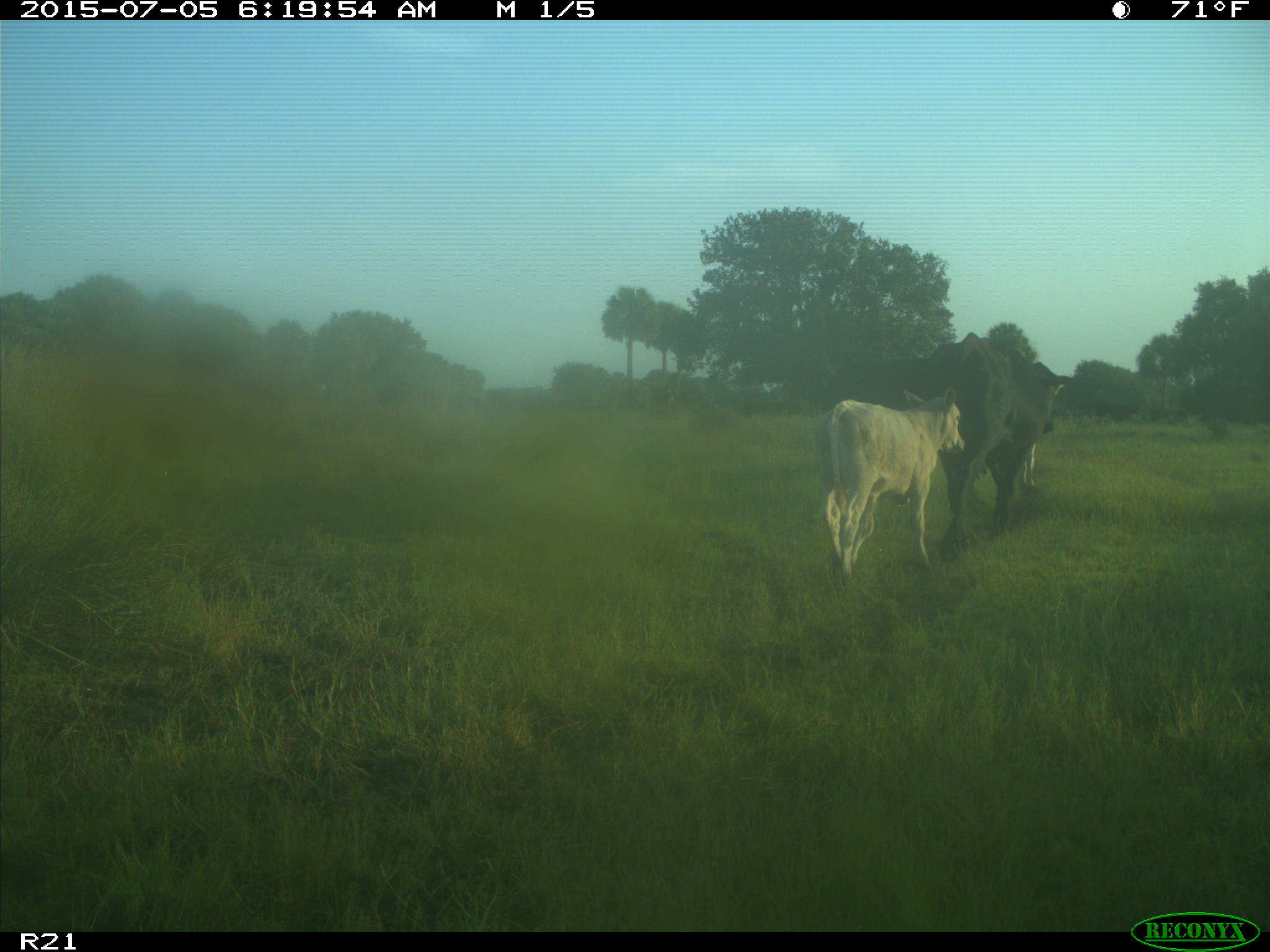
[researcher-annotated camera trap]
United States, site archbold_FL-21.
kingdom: Animalia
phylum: Chordata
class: Mammalia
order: Artiodactyla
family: Bovidae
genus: Bos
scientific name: Bos taurus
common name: domestic cow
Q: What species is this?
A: Bos taurus (domestic cow).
▬▬▬▬▬▬▬▬▬▬
A verbatim copy of the listing above, starting from the line with "phylum: Chordata" and running to its last line, is the only output needed.

PROBLEM SOLUTION>
phylum: Chordata
class: Mammalia
order: Artiodactyla
family: Bovidae
genus: Bos
scientific name: Bos taurus
common name: domestic cow
Q: What species is this?
A: Bos taurus (domestic cow).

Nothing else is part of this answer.